Overview of proxy server caching

Caching is a feature in which the proxy server saves local copies of the files that clients request so that it can serve them quickly from the cache when they are requested again by the same or other clients.

Caching Proxy is HTTP 1.1 compliant and generally follows the HTTP 1.1 protocol for caching and determining the freshness of documents.

This section contains information about some features of the proxy server cache. For those features that can be configured, details about how to set the appropriate values are included in subsequent chapters.

Cache storage

The proxy server can store the cache on a physical storage device or in system memory. The type of cache storage that is better for your system depends on the capabilities of your hardware and on whether it is more important to have fast cache response or to have a larger number of items that are stored in the cache. Response time for a memory cache typically is faster than for a disk cache, but the size of a memory cache is limited by the amount of RAM in the proxy server machine. The size of a disk cache is limited by the size of the storage device, which typically is much larger than the amount of RAM.

For disk caches, Caching Proxy uses raw disk caching, which means that the proxy server writes directly to the cache device without using the operating system's read and write protocols. The storage device for a disk cache must be prepared by using the htcformat command.

The cache index

In either a memory or disk cache, Caching Proxy also uses system memory space to hold an index of the cache, which reduces the processing time to find cached files.

Caching Proxy's cache directory structure and its lookup methods are different from those of other proxy servers. Caching Proxy maintains an index in memory with information about the files in the cache. Using RAM for lookup instead of a disk or other medium results in faster file lookup and retrieval.

The index includes URLs, cache locations, and expiry information for cached objects. For this reason, the amount of memory necessary to hold the index is proportional to the number of objects in the cache.

When a request is received from a client, the proxy checks the cache index in memory for that URL.

If the file is not in the index, the request is made to the destination server.
- The URL is then checked to determine whether the retrieved file can be cached. If allowed, the proxy server caches the retrieved file.
- The cache index is then updated with URL, location, and expiry information for the newly cached object.
If the file is in the index:
- The expiry information is checked to determine whether the cached file is fresh.
  - If the object has expired, the destination server is contacted, and the expired object is replaced by the newly retrieved document. Expiry information is updated in the cache index.
  - If the object has not expired, the document is served from the proxy cache.

FTP caching

When the proxy is configured to cache requests, it can cache FTP file requests as well as HTTP file requests. However, because FTP files do not contain the same type of header information as HTTP files, expiration dates for cached FTP files are calculated differently than for other cached files.

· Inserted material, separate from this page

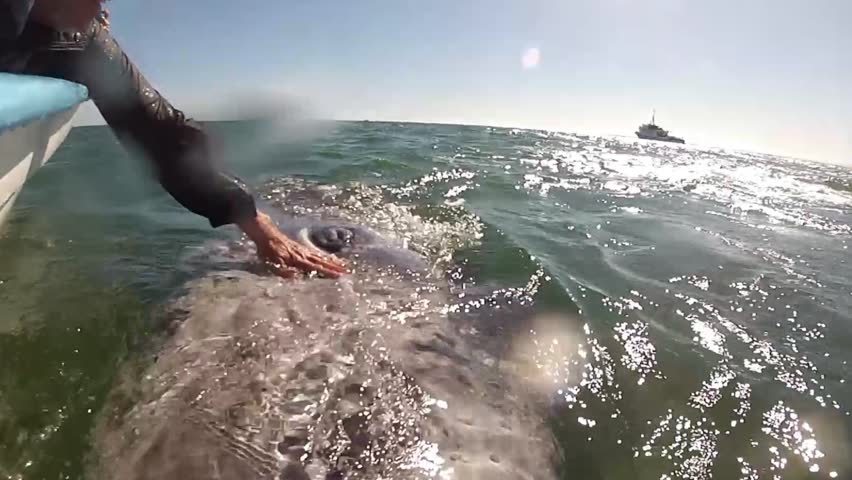 Baby grey whale hug in baja california, mexico | Shutterstock HD Video #1020908128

When a request is made to the FTP server to retrieve a file, the proxy first sends to the FTP server a LIST request for the file to obtain FTP directory information about the file. If the FTP server responds to the LIST request with a positive completion reply and the directory information for the file, the proxy creates an HTTP Last-Modified header with the date parsed from the FTP directory information. The caching function of the proxy then uses this Last-Modified header, together with the value set in the CacheLastModifiedFactor directive in the configuration file to determine the length of time that the FTP file remains in the cache before expiring.

FTP files that are retrieved for a specific user ID rather than by anonymous login are considered to be private files and are not cached.

DNS caching

In addition to caching web content, the proxy server performs domain name server (DNS) caching. For example, when a client requests a URL from www.myWebsite.com, the proxy asks its DNS server to resolve the host name www.myWebsite.com to an IP address. The IP address is then cached to improve response time for subsequent requests to that host name. DNS caching is automatic and cannot be reconfigured.

Cache exclusions

Some files and documents are never cached. These include the following:

Files that are returned from requests by using HTTP methods other than GET, such as POST and PUT.
Any documents that require authentication, unless caching such documents is allowed by the origin server.
The dynamic output of any CGI script (because this is unique each time it is requested). Dynamically generated results from servlets and JavaServer Pages (JSP) ran by IBM® WebSphere® Application Server can be cached if dynamic caching is enabled. Refer to Caching dynamically generated content for details.
Any information that is passed on an SSL tunneling connection (because the proxy cannot decrypt the data passing through it).
Any file that is returned from a URL containing a question mark (?), unless query caching is allowed. (Refer to Controlling what is cached for information about configuring query results caching.)

It is possible to further restrict the items that are cached by setting caching filters. For example, you might not want the proxy server to cache files that are served locally from the proxy.

Cache management

Managing a cache involves many factors. As a server administrator, you can specify the following:

What documents are cached (refer to Controlling what is cached for details).
How many documents can be cached (refer to Configuring basic caching for details).
How long cached documents are considered current (refer to Maintaining cache content for details).
How frequently the cache is purged (garbage collection) and what type of files tend to be kept (refer to Maintaining cache content for details).
How cached documents are indexed (refer to Configuring basic caching for details).
When the cache is refreshed (refer to Configuring the cache agent for automatic refreshing and preloading for details).
Remote cache access (refer to Using a shared cache for details).
How logs are kept and archived (refer to Configuring basic caching for details).

In addition, adjustments can be made to cache configuration to improve the overall performance of Caching Proxy.